Un été, Nathalie Gontard déballe des revues qu’elle a laissées s’entasser. Soudain, sa gorge la pique, elle a du mal à respirer, ses poumons semblent en feu, elle s’écroule. Sous l’effet de la chaleur, le plastique s’est désagrégé, a envahi la pièce et gagné ses poumons. L’accident survenu il y a vingt ans a constitué un tournant pour cette spécialiste des plastiques. Elle alerte aujourd’hui sur les fausses bonnes solutions du recyclage.
Les entreprises communiquent de plus en plus sur la part de recyclé dans leurs produits, est-ce rassurant ?

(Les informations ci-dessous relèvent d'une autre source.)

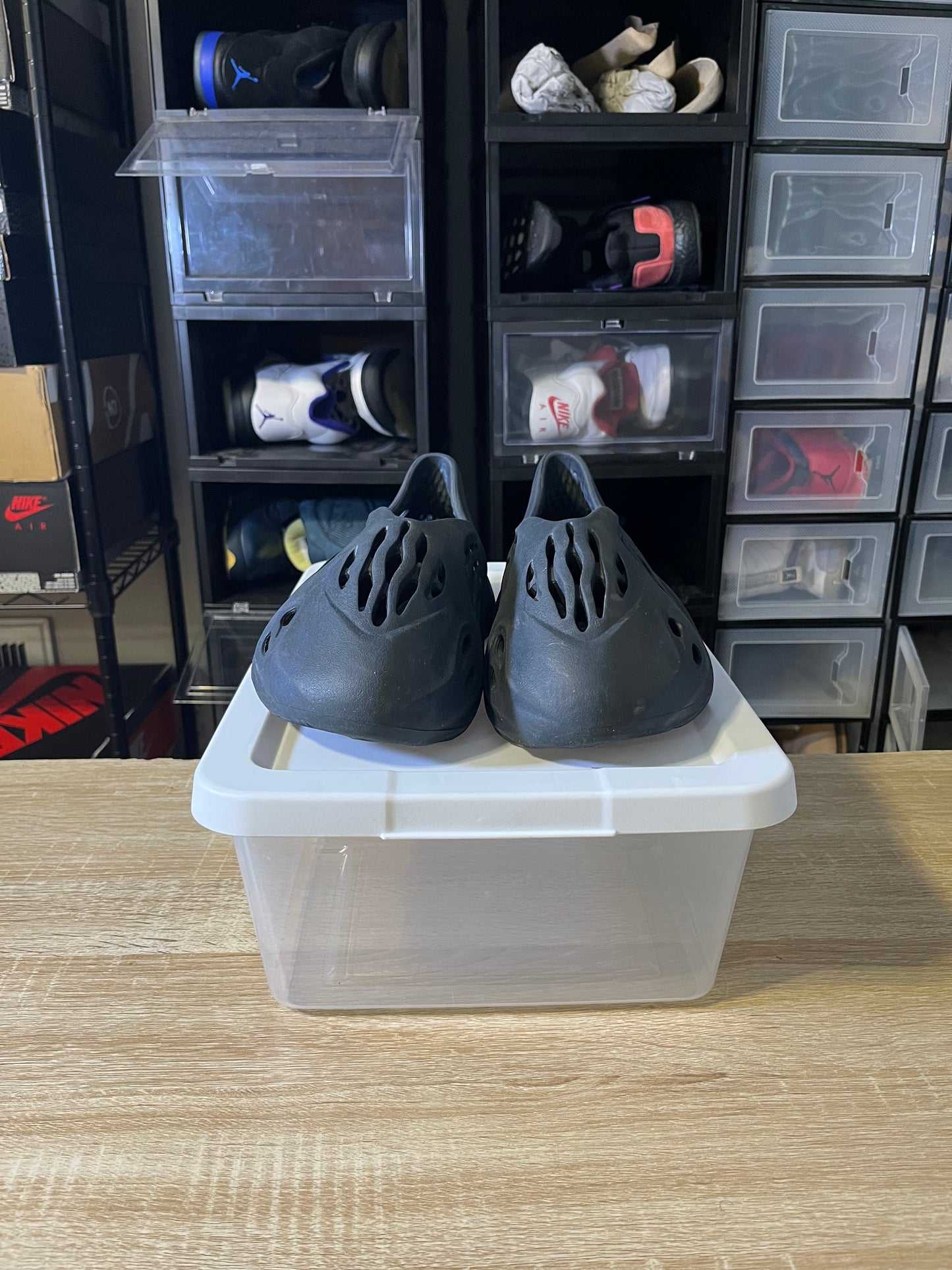 Size 10 - YZY Foam RNR Onyx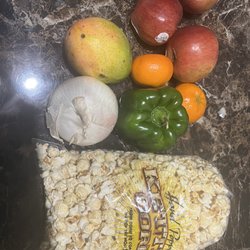 Wolfe's Produce - 17.79 for this . None of these fruits are organic mind you .
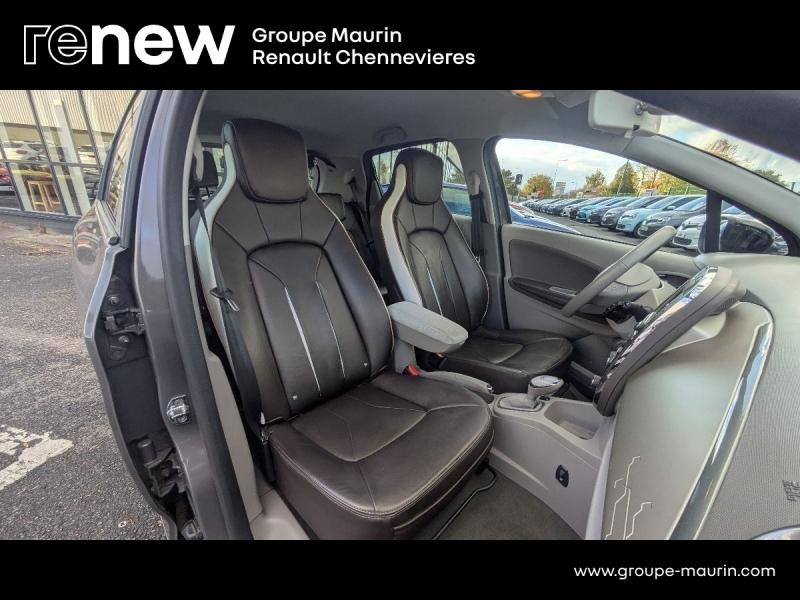RENAULT Zoe d’occasion à vendre à CHENNEVIÈRES-SUR-MARNE chez ADP - SOVEA 94 (Photo 9)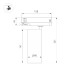 Трековый трехфазный светильник Arlight LGD-GERA-4TR-R90-40W Warm3000 (WH, 24 deg, 230V) 055159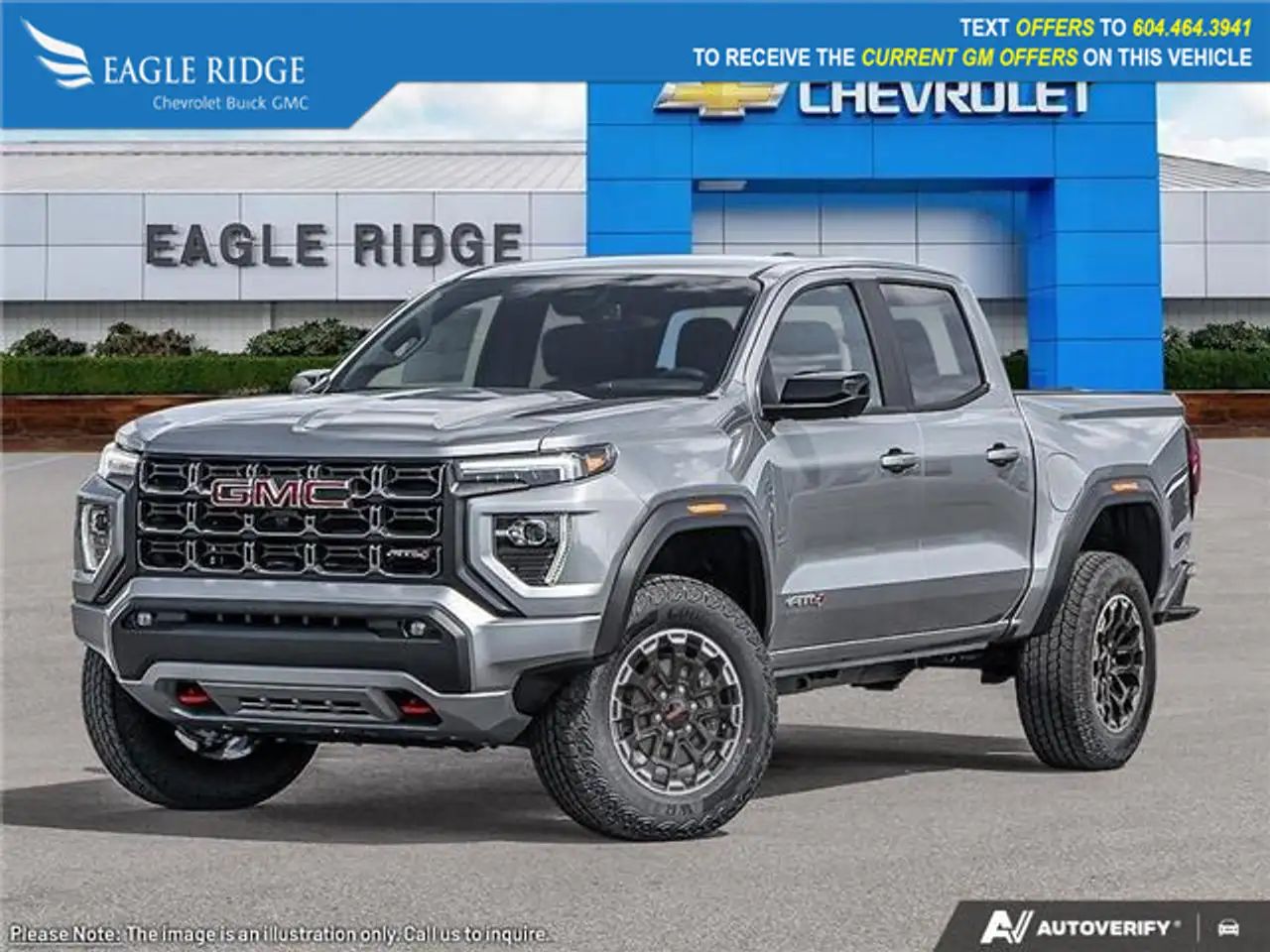 2026 GMC Canyon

NATHALIE GONTARD. On continue à produire environ 400 millions de tonnes de plastique vierge chaque année. Or, le vrai recyclage – c’est-à-dire produire un objet similaire à celui d’origine – concerne moins de 2% du plastique, les bouteilles en plastique en PET. Si la France affiche un taux autour de 32 % de recyclage, on devrait en fait parler de dé-cyclage, car d’une part il faut toujours réinjecter du plastique vierge, et d’autre part le nouveau produit est toujours de moindre qualité. Il continuera ensuite de se dégrader à domicile, à la décharge ou dans la nature et viendra grossir le réservoir des micro et nanoplastiques. Le recyclage du plastique n’est bien souvent qu’une belle histoire.
N’est-ce pas déjà un progrès ?
De nombreux scientifiques avancent sur des solutions mais les efforts doivent surtout porter sur la réduction du plastique. En mettant en place ces filières de « décyclage », le plastique se substitue à des matériaux qui ne posaient pas de soucis. Prenez la laine, progressivement écartée alors qu’il y a de plus en plus de plastiques dans les pulls. Regardez l’Allemagne, l’Autriche qui « décyclent » jusqu’à la moitié de leur plastique. Ils auraient dû diviser par deux leur consommation, or c’est loin d’être le cas. C’est en fait un cercle vicieux.
Quel est le problème du plastique ?
Le plastique est un polluant éternel — et on en fait du jetable ! —, il peut polluer sur des siècles, les océans mais aussi les terres. On peut continuer à l’utiliser mais en connaissance de cause. Ce qui m’inquiète, c’est que, pour la transition écologique notamment, on utilise massivement du plastique sans s’interroger sur l’impact, sous prétexte qu’on lutte contre le réchauffement climatique. Il ne faut pas se prendre les pieds dans de fausses solutions. Ainsi, beaucoup de nos plastiques usagés partent se faire « traiter » à l’étranger. La Turquie, par exemple, récupère une partie de ces déchets.